从山丘上望去,那红山的西边就是“驼城”了,远远看来蜿蜒如一弯黄色的土墙。羽翼渐丰的葛尔丹想迈过这“墙”,染指富庶的中原,在北方与天朝皇帝分庭抗礼;玄烨也必将跨越着“墙”,扫平最后的西北战乱的祸源,一统天下。
也许……就是后日,那一场不可避免的大战,而这片青翠如碧的草原终究会染上那本不属于这里的颜色。
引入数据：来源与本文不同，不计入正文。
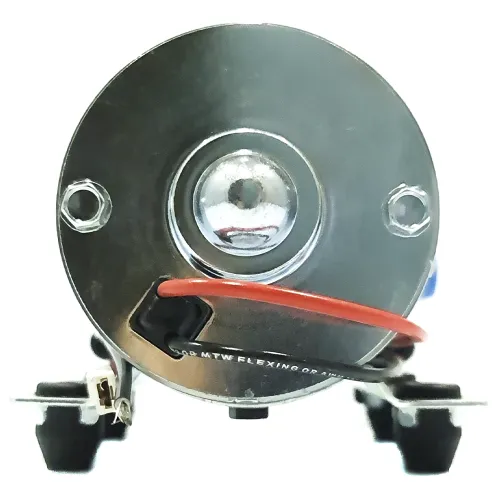 Bomba Elétrica de Diafragma 12L/min 12 V 3.3 GPM - Shurflo 2088-344-590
那太阳在远处那座象一峰巨大的驼背一样的“红山”山后慢慢没去,残余的霞光衬出那一片红,殷红如血。
“常宁,咳咳……”待那班将军领命各办其差去后,一直绷紧一口气,连连下旨发令的玄烨此刻松下劲来,一改适才精神,坐在御座上微微闭目喘气。
小九子捧着温好的汤药见隙送了过来,我接手递给他,见他额头沁汗,手就控制不住地往他脸上摸去……天,烫得吓人,我当即就红了眼睛。
他拉下我微微发抖的手,握在手里,一口饮完那药汁,轻笑道:“不妨事,放心。”说得很轻,可帐里不只我一个人听清。